■ What to work on
Copy out, unchanged, the lines of the records starting at the line containing "Taking in the" and ending at the line containing "y=275), (x=770, y=50)", with both of those lines included.

■ Exercise input
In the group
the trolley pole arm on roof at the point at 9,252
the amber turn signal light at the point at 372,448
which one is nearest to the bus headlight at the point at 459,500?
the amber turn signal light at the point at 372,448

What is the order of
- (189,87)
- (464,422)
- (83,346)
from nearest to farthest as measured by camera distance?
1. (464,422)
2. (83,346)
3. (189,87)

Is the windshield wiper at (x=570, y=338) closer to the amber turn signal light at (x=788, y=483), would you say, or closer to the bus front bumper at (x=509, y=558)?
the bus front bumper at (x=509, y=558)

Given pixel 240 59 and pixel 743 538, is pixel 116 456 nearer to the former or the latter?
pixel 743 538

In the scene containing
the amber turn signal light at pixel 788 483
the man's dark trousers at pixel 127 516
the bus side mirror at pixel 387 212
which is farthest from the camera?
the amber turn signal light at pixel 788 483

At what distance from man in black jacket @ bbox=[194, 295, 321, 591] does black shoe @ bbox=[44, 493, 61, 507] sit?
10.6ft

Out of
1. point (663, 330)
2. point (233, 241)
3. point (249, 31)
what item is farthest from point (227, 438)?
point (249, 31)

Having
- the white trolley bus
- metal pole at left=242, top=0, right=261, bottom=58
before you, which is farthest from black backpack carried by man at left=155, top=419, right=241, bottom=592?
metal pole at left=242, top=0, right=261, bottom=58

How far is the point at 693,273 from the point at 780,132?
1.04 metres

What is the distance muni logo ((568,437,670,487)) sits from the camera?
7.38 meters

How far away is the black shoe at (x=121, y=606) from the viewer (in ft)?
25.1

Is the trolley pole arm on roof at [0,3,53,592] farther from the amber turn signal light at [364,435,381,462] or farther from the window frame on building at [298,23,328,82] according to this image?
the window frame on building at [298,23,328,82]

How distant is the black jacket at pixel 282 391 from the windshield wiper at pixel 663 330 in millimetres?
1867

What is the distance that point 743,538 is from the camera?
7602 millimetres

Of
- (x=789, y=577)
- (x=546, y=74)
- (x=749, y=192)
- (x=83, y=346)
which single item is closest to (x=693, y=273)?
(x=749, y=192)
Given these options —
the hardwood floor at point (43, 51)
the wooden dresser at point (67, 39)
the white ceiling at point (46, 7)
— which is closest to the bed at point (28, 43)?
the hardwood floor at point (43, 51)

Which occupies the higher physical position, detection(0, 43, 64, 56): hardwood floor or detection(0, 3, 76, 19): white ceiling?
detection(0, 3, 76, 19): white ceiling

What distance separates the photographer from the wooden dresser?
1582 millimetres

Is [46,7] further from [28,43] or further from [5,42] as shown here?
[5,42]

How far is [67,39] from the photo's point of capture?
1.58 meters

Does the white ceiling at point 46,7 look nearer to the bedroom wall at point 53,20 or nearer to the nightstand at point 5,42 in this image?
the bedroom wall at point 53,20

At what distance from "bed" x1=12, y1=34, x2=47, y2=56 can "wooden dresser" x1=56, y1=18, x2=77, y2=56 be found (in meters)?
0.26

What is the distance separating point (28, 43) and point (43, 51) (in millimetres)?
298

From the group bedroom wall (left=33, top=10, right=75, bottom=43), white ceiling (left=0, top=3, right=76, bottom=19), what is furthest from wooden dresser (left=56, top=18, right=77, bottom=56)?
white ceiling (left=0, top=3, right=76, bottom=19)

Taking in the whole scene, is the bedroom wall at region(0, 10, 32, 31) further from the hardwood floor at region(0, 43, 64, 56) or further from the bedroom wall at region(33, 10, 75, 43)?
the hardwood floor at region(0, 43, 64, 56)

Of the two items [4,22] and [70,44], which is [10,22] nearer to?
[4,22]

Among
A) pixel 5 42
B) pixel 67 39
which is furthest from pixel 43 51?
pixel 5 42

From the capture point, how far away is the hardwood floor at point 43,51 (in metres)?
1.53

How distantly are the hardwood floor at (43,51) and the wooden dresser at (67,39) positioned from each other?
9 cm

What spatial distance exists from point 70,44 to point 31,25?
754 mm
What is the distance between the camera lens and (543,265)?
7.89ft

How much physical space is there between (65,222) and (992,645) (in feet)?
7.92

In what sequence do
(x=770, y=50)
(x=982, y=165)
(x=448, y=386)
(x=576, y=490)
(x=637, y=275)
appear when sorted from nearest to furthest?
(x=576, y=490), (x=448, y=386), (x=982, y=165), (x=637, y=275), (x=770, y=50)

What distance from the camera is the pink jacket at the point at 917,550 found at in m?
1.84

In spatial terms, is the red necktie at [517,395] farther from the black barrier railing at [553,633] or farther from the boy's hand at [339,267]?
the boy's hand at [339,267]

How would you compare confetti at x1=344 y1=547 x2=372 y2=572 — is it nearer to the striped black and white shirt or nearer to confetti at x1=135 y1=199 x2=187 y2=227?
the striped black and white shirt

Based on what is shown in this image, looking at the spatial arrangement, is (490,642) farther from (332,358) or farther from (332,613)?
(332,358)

■ Answer for the task
Taking in the whole scene, is the bedroom wall at region(0, 10, 32, 31) further from the hardwood floor at region(0, 43, 64, 56) or further from the bedroom wall at region(33, 10, 75, 43)?
the hardwood floor at region(0, 43, 64, 56)

Of the two items [4,22] and [70,44], which is [10,22] nearer to?
[4,22]

Among
A) pixel 5 42
B) pixel 67 39
which is furthest from pixel 43 51?
pixel 5 42

From the capture point, how far away is the hardwood floor at point 43,51 (in metres)?
1.53

How distantly are the hardwood floor at (43,51) and the wooden dresser at (67,39) positioned from each other?
9 cm

What spatial distance exists from point 70,44 to point 31,25?
754 mm
What is the distance between the camera lens and (543,265)?
7.89ft

How much physical space is there between (65,222) and (992,645) (in feet)?
7.92

In what sequence do
(x=770, y=50)
(x=982, y=165)
(x=448, y=386)
(x=576, y=490)
(x=637, y=275)
appear when sorted from nearest to furthest?
(x=576, y=490), (x=448, y=386), (x=982, y=165), (x=637, y=275), (x=770, y=50)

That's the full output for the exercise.